**Short exercise:** Copy the stretch of entries from the start through the line containing "5.29 meters", renaming "blue jacket" to "navy jacket" wherever it appears and leaving everything else unchanged.

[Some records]
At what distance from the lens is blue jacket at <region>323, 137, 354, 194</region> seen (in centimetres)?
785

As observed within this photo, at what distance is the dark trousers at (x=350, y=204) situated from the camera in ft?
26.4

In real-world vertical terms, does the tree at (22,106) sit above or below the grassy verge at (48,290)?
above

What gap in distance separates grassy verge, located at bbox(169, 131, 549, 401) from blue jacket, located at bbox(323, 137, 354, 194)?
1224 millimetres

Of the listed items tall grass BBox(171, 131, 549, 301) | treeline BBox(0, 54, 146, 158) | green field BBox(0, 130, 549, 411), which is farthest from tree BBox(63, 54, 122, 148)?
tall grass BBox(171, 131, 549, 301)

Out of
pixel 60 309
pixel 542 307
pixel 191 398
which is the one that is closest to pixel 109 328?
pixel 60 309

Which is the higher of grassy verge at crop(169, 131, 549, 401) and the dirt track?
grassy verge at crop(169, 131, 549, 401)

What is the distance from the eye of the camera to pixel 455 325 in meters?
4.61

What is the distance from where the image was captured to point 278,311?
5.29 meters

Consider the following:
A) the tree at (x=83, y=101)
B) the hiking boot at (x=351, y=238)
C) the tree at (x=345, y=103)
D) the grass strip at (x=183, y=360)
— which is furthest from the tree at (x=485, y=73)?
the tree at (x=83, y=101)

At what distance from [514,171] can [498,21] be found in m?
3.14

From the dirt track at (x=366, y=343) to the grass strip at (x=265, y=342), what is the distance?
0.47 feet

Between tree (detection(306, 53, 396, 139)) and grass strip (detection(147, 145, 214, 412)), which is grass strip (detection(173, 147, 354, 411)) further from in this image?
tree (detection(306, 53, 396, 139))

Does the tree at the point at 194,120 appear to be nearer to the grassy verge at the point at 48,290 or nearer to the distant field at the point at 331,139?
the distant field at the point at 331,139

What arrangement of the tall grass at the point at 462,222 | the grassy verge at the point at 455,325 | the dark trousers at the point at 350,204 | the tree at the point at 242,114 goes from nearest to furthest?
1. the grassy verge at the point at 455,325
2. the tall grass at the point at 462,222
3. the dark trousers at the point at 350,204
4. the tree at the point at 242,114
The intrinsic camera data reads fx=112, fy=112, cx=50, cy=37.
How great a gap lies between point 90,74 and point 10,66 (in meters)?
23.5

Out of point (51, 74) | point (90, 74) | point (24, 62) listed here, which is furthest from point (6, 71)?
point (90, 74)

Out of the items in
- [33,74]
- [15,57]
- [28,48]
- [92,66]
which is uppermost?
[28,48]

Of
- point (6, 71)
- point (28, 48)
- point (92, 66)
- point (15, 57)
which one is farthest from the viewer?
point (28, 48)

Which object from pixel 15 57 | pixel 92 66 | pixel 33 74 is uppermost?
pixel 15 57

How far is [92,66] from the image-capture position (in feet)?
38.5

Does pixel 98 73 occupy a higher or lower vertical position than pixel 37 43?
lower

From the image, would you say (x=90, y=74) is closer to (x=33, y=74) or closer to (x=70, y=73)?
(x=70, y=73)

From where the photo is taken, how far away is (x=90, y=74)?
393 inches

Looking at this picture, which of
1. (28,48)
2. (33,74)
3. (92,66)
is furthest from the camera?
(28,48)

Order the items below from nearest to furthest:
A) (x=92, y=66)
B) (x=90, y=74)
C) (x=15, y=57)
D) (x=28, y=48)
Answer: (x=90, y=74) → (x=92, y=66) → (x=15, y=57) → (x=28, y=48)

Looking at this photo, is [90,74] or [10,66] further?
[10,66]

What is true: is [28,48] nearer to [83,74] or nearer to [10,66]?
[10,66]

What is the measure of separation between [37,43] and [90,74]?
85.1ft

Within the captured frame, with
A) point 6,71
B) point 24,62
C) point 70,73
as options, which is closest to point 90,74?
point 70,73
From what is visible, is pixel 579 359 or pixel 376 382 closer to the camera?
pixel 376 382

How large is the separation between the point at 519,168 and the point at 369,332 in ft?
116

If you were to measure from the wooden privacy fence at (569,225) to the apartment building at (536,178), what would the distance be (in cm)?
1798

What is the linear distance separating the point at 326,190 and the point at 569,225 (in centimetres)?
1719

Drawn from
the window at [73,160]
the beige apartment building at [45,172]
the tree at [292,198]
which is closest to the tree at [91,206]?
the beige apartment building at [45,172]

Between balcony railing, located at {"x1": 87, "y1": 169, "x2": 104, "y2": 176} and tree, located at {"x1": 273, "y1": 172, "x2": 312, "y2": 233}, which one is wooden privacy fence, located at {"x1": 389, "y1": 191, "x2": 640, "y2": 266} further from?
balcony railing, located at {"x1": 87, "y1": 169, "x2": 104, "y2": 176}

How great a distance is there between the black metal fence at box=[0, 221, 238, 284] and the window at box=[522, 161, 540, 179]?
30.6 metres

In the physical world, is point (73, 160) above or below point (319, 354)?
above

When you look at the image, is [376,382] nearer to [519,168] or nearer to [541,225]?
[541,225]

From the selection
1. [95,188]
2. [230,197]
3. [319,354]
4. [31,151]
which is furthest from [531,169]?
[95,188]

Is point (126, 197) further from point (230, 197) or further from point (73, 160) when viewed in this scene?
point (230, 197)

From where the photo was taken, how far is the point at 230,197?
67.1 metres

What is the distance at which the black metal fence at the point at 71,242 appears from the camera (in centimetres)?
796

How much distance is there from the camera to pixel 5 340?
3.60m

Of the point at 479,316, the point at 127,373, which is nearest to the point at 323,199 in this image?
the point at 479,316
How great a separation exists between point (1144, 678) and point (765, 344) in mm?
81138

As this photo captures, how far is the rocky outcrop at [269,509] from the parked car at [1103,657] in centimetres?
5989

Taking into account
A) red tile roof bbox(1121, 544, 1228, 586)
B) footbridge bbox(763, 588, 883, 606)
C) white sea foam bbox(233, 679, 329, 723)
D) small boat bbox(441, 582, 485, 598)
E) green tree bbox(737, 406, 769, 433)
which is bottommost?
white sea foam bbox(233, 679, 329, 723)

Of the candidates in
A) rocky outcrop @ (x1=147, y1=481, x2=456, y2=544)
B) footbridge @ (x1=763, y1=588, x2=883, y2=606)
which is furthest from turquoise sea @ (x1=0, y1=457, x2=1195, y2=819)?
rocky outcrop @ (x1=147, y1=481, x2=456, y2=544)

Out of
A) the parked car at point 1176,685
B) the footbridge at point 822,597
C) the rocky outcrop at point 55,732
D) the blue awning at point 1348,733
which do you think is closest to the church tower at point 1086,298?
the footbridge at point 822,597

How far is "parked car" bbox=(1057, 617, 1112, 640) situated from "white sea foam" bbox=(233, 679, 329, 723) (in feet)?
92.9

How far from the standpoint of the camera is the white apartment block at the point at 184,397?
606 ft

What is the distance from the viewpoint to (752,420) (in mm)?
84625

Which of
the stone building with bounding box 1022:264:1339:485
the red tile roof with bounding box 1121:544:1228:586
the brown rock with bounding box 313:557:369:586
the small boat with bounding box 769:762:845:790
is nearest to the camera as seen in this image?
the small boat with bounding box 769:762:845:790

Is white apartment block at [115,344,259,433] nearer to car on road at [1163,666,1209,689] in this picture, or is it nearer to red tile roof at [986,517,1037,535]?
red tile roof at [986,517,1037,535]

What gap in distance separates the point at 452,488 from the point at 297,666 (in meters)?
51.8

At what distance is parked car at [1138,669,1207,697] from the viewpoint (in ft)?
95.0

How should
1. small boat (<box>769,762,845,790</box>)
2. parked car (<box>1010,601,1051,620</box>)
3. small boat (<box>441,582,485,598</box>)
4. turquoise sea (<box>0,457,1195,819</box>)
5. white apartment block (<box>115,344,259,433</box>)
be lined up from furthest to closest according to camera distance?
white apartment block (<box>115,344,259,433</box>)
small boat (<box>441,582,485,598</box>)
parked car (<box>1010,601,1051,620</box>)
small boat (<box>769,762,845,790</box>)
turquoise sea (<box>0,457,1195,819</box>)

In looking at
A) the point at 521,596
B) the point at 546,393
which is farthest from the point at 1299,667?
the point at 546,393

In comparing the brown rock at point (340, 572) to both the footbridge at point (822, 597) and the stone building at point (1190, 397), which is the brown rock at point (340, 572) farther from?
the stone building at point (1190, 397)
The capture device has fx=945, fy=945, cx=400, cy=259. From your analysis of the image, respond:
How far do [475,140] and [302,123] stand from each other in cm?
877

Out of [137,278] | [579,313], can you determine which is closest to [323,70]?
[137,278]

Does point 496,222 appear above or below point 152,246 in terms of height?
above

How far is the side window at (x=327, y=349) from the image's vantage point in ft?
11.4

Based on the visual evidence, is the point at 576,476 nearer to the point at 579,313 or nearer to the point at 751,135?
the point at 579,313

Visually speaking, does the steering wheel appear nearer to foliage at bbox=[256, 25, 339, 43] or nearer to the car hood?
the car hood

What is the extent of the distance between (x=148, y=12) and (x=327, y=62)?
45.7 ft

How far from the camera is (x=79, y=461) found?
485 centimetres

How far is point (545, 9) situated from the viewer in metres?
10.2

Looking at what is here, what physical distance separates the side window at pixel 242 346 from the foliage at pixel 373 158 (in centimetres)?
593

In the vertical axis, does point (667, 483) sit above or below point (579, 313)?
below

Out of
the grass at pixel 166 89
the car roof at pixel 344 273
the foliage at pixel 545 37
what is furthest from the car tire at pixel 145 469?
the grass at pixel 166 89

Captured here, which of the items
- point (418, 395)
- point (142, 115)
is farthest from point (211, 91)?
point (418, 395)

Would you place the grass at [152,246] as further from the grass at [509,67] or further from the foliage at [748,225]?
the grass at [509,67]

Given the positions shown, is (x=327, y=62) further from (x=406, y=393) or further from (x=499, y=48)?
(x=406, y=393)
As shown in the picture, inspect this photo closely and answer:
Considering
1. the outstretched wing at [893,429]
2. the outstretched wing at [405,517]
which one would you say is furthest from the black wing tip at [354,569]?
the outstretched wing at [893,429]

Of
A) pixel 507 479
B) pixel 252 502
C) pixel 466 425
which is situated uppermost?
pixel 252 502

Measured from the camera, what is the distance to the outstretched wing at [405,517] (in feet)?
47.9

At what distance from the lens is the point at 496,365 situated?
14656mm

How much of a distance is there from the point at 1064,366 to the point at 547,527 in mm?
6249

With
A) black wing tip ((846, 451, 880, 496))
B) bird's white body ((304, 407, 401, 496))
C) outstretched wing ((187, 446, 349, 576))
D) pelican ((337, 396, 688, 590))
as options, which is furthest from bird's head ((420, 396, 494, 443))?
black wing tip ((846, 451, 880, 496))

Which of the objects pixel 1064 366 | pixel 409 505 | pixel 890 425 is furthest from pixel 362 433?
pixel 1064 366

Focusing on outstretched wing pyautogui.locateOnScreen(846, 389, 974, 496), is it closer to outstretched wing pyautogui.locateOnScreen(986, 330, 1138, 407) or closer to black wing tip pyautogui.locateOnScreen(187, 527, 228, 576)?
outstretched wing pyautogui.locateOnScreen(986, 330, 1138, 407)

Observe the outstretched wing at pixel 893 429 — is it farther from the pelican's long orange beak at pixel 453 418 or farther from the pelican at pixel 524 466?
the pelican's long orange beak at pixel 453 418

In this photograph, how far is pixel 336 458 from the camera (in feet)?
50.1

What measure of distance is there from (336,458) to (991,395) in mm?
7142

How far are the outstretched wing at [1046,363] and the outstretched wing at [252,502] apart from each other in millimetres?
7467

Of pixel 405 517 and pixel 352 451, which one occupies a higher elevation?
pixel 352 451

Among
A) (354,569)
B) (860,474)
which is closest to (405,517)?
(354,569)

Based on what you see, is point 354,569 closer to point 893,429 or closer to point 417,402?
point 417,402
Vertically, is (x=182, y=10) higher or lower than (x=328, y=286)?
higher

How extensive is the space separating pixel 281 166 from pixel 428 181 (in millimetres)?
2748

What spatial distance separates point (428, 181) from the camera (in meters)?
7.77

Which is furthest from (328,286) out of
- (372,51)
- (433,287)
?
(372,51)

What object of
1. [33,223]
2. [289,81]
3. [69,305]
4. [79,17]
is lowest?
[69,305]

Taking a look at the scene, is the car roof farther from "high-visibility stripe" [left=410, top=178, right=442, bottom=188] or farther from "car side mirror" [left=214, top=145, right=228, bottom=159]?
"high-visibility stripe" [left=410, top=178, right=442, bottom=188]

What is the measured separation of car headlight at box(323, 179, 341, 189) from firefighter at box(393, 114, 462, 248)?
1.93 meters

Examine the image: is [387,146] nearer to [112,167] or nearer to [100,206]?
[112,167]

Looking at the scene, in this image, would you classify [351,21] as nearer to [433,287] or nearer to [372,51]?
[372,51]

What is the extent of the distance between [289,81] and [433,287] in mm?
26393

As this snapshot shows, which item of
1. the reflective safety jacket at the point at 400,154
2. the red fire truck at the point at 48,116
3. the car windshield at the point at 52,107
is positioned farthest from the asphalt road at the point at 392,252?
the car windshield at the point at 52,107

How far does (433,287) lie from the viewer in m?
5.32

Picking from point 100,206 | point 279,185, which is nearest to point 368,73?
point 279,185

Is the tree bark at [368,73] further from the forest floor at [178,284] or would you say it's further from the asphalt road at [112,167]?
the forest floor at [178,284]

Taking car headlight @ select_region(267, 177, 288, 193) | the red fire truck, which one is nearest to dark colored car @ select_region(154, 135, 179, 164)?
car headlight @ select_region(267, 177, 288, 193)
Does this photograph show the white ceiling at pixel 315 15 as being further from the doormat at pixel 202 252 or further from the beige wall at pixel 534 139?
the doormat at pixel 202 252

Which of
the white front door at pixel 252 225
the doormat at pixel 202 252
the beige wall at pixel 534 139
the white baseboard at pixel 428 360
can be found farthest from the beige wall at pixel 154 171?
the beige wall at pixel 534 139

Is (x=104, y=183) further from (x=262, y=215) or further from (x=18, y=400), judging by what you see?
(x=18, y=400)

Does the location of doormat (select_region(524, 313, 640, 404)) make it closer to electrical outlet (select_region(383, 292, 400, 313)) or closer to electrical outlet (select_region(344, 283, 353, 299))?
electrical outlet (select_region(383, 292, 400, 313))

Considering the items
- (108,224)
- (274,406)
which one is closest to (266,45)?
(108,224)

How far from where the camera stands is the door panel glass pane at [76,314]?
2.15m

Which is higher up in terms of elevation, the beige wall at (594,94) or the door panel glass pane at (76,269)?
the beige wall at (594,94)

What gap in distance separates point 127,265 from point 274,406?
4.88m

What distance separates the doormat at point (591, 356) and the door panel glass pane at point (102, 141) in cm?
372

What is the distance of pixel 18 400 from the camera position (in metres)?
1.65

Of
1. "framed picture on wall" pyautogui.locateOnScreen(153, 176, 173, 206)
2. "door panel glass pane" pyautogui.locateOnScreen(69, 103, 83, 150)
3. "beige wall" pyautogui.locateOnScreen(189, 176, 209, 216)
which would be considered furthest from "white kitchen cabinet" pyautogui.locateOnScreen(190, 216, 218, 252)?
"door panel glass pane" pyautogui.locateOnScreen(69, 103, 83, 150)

**Solved problem:**
At what distance from the lens is navy jacket at <region>323, 137, 354, 194</region> seen (in centimetres)?
785

As observed within this photo, at what distance is the dark trousers at (x=350, y=204) situated from the camera in ft?
26.4

In real-world vertical terms, does the tree at (22,106) sit above or below the grassy verge at (48,290)?
above

What gap in distance separates grassy verge, located at bbox(169, 131, 549, 401) from navy jacket, located at bbox(323, 137, 354, 194)?
1224 millimetres

Of the listed items tall grass BBox(171, 131, 549, 301) | treeline BBox(0, 54, 146, 158) | green field BBox(0, 130, 549, 411), which is farthest from tree BBox(63, 54, 122, 148)?
tall grass BBox(171, 131, 549, 301)

Out of
pixel 60 309
pixel 542 307
pixel 191 398
which is the one that is closest to pixel 109 328?
pixel 60 309

Which is the higher of grassy verge at crop(169, 131, 549, 401) and the dirt track?
grassy verge at crop(169, 131, 549, 401)

What is the distance from the eye of the camera to pixel 455 325 in meters?
4.61

What is the distance from where the image was captured to point 278,311?
5.29 meters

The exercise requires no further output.